Text extract:
= Viktor Reimann =

Austrian politician (1915–1996)

Viktor Riemann (25 January 1915 – 7 October 1996) was an Austrian author, commentator, journalist and politician (VdU). He sat as a member of the "Nationalrat" ("National Parliament") between 1949 and 1956.

Despite his involvement in liberation activism and subsequent imprisonment following the country's incorporation into Hitler's Germany, Riemann found himself identified as a controversialist, or on occasion more simply as an embarrassment, by representatives of the consensual centrist Austrian political mainstream during the postwar decades. A succession of political biographies and his newspaper contributions may have contributed to this.

==Biography==
===Early years===
Viktor Reimann was born and died in Vienna. Successful completion of his schooling led him to the University of Vienna where he studied History and Germanistics. Heinrich von Srbik and Hans Hirsch were two of his history tutors. In 1936 he was actively involved with the (still, in Austria, illegal) National Socialist Party. After 1938 he switched to a position of opposition, driven primarily by simple hostility to Austria having recently been integrated into an enlarged German state. In the autumn of 1938, Reimann teamed up with the Augustinian canon regular Roman Karl Scholz to set up a "catholic-conservative" resistance group. After war broke out, in September 1939, the group was renamed, becoming the "Austrian Freedom Movement" ("Österreichische Freiheitsbewegung"). Their political objectives were to start by educating people about the true nature of National Socialism, and then to accomplish the downfall of the Nazi regime. This should be accompanied by the extraction of the Danube and Alpine provinces from the recently enlarged German state, and the re-establishment of an independent Austria, which should also incorporate Bavaria, thereby extending in a northerly direction all the way to the River Main. In the end, there were around 300-400 members, many of whom had been taught by Scholz at the monastery school an hour's walk downriver from Vienna. The group was also networked with other resistance groups, notably in former Czechoslovakia, and maintained contacts with agents of the allied powers. Such contacts were not without their own risks, however. The "Austrian Freedom Movement" was smashed thanks to betrayal by one of its members, the government spy and Burgtheater stage actor Otto Hartmann. The authorities arrested Riemann towards the end of 1940. He was held in investigatory detention for two years and then, early in 1943, sentenced by the special People's Court to ten years imprisonment. Till 1945 Viktor Reimann survived his detention at the punishment prison in Straubing.

Short task:
From the biography of Viktor Reimann, write out word for word the passage that begins with "Viktor Riemann (25" and ends with "contributed to this.". The records are separate material and have no connection to the text.

Records from a data collection:
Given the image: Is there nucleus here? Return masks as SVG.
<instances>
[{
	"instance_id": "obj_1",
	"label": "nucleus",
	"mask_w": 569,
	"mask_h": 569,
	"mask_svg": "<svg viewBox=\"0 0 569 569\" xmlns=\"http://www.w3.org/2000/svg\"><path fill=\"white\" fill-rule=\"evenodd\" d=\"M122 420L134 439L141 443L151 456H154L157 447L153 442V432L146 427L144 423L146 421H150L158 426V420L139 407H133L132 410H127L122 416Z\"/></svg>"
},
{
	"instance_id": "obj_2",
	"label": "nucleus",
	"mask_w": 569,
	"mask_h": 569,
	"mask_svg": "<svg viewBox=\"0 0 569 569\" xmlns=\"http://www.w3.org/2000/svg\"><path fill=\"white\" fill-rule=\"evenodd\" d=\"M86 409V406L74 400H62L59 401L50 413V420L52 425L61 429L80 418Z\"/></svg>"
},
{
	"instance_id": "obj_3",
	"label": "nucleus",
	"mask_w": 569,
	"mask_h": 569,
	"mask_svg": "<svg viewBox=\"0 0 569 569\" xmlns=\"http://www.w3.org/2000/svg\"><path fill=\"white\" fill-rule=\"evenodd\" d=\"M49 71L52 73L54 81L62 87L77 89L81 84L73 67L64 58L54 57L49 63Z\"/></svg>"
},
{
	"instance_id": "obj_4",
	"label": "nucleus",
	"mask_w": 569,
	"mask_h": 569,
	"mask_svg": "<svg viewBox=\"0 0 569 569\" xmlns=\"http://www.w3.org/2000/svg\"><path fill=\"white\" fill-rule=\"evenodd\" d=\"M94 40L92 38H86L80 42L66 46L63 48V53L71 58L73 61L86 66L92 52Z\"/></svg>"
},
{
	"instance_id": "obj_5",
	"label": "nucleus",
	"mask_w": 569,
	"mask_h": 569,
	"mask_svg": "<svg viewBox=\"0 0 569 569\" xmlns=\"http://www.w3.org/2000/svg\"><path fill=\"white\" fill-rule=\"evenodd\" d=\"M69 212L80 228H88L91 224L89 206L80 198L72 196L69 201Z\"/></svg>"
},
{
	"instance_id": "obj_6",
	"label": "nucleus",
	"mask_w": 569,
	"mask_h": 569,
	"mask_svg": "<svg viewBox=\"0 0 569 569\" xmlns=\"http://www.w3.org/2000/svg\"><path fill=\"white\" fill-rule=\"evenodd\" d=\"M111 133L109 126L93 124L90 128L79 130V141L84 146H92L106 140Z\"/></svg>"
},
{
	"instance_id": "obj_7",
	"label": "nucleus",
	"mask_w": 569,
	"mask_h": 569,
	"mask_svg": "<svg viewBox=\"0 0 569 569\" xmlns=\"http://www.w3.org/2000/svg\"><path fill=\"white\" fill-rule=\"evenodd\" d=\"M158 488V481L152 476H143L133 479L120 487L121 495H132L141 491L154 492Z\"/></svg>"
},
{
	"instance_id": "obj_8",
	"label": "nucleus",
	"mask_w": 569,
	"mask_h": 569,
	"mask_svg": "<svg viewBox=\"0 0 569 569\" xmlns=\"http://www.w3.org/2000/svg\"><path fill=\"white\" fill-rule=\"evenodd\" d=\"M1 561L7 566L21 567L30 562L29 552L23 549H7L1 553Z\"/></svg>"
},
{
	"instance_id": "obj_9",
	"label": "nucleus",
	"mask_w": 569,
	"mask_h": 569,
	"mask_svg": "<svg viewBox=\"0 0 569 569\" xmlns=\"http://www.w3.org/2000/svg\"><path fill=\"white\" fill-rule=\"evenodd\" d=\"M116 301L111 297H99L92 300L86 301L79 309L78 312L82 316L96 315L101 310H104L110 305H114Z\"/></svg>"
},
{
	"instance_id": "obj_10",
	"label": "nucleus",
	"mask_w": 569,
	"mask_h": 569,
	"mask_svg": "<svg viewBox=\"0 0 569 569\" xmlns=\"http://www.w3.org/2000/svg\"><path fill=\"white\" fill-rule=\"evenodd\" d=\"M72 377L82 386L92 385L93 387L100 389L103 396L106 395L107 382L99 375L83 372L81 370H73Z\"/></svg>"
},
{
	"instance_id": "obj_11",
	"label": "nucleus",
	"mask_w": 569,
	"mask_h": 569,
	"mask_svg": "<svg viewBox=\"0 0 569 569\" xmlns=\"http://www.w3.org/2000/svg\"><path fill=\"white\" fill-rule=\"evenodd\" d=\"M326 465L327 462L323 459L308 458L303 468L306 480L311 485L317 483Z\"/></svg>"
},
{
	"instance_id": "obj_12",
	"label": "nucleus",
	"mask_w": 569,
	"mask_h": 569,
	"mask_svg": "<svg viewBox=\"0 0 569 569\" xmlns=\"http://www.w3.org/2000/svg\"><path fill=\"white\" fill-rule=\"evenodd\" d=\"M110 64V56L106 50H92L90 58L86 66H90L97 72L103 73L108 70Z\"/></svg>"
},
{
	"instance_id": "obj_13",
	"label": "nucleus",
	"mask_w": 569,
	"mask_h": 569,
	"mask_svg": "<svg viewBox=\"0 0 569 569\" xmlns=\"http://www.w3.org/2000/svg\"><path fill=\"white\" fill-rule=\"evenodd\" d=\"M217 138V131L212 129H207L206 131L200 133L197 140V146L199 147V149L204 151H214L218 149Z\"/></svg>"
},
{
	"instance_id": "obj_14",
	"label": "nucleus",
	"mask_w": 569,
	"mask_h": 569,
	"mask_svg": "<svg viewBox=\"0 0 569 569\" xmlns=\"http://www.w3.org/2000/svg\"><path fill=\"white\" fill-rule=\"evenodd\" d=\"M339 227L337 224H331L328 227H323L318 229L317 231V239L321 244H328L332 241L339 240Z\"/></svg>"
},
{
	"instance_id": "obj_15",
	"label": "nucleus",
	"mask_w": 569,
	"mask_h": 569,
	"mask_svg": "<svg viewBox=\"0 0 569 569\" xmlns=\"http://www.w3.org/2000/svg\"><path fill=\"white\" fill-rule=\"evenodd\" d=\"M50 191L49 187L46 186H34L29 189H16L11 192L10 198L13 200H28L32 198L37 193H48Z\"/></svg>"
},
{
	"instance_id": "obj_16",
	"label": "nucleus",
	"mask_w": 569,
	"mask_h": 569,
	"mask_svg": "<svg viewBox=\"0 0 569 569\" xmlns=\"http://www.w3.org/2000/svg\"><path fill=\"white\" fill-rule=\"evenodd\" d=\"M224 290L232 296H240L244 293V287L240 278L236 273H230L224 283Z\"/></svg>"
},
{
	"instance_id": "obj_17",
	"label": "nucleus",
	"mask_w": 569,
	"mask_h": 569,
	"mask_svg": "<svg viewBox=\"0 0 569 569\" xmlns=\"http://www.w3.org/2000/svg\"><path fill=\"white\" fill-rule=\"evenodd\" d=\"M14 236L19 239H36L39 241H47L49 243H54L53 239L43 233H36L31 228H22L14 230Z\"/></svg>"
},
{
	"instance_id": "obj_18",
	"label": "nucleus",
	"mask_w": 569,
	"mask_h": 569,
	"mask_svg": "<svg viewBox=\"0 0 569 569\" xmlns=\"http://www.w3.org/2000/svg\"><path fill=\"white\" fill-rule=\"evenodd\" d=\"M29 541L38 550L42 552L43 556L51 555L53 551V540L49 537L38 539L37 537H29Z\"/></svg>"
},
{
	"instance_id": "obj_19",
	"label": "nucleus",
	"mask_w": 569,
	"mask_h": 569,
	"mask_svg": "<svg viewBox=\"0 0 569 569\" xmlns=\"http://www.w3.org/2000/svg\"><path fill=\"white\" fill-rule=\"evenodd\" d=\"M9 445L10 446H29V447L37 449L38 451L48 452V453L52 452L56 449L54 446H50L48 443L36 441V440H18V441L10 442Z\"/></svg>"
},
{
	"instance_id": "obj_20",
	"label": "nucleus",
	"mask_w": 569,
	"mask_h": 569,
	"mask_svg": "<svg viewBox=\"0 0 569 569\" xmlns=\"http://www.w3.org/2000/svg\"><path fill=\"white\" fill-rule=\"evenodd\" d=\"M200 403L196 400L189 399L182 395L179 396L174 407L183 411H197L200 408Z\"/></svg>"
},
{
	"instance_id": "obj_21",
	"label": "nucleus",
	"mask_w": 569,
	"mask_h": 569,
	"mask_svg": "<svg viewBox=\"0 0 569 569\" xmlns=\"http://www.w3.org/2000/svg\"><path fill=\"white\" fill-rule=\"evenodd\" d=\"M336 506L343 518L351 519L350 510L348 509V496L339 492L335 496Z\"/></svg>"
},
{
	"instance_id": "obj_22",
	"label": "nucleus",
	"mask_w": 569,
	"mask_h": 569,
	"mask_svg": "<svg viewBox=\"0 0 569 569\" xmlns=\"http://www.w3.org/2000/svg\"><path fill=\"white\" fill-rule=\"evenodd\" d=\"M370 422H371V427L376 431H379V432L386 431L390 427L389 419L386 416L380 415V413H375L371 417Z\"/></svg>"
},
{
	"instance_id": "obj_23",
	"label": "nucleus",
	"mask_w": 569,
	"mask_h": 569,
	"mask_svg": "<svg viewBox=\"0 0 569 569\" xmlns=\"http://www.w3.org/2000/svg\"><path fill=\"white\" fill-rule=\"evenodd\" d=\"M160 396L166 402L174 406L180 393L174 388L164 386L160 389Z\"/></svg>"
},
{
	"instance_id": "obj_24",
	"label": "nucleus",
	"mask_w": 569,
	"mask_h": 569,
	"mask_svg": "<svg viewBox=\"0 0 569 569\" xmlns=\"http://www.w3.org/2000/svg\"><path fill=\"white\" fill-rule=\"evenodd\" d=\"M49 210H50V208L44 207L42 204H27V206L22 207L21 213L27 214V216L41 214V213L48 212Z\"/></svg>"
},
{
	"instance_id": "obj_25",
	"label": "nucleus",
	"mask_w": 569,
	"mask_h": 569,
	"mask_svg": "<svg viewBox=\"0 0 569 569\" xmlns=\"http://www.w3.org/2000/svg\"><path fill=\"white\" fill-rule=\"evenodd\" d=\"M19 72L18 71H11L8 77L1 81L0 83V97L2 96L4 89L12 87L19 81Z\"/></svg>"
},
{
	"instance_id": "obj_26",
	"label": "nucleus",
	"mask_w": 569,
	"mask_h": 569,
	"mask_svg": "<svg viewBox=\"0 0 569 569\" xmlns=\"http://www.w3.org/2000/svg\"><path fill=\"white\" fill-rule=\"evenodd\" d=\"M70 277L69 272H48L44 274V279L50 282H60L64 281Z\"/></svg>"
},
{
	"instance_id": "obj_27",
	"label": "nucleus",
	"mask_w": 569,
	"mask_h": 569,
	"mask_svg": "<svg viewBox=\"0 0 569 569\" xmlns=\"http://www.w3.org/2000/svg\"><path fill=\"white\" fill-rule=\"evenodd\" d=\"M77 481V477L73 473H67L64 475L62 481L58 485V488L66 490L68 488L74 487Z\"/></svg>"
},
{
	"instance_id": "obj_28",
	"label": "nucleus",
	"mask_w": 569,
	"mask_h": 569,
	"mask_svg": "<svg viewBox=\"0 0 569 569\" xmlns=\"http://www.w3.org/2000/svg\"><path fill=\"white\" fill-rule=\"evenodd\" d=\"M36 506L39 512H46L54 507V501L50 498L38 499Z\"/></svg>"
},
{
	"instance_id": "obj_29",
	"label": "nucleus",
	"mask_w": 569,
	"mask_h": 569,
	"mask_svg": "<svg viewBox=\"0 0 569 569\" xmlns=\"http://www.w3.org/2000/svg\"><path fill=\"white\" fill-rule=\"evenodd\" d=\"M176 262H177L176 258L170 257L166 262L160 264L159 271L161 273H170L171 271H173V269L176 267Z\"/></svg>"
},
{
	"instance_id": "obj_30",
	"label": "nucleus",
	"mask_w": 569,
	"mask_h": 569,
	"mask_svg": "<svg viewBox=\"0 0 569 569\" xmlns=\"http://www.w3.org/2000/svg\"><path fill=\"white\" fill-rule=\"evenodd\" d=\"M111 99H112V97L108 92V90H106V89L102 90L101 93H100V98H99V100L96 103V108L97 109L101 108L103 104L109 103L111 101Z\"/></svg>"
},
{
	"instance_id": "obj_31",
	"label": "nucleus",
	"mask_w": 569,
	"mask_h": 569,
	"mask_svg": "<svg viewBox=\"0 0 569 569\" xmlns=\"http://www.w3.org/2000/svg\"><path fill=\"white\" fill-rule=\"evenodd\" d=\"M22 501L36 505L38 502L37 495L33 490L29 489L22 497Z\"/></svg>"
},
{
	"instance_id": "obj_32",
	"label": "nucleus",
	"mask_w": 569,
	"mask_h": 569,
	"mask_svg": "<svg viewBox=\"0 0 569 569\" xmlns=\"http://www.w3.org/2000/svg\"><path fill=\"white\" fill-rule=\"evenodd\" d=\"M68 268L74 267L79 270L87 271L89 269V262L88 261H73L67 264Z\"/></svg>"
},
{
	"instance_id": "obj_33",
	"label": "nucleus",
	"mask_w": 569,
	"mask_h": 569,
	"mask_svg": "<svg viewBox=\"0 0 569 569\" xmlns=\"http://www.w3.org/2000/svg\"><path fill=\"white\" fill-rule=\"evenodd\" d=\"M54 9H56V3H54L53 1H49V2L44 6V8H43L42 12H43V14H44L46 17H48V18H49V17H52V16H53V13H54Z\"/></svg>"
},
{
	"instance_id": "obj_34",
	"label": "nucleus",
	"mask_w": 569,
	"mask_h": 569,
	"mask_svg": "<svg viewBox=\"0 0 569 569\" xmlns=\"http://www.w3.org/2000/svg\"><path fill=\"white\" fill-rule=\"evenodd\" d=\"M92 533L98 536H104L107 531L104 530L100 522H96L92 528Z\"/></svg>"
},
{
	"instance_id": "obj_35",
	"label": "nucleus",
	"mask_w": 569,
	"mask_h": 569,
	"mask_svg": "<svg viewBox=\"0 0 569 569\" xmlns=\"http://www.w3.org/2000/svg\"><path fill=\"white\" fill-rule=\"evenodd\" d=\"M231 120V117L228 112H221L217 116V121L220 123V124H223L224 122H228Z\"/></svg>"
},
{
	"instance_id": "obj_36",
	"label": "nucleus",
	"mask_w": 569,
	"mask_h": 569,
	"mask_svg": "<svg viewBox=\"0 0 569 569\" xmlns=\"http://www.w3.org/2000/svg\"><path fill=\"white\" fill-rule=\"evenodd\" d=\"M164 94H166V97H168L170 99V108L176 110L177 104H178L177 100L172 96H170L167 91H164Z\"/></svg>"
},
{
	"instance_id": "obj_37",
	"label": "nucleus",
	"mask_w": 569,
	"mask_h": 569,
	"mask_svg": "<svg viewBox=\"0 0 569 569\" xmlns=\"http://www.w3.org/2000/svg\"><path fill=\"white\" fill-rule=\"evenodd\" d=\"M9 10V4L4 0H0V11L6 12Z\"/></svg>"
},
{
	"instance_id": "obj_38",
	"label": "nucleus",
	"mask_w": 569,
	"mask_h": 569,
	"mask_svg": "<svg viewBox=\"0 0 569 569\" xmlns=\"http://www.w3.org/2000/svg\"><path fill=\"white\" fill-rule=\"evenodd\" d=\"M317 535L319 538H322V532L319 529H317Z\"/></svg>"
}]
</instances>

Answer to this task:
Viktor Riemann (25 January 1915 – 7 October 1996) was an Austrian author, commentator, journalist and politician (VdU). He sat as a member of the "Nationalrat" ("National Parliament") between 1949 and 1956.

Despite his involvement in liberation activism and subsequent imprisonment following the country's incorporation into Hitler's Germany, Riemann found himself identified as a controversialist, or on occasion more simply as an embarrassment, by representatives of the consensual centrist Austrian political mainstream during the postwar decades. A succession of political biographies and his newspaper contributions may have contributed to this.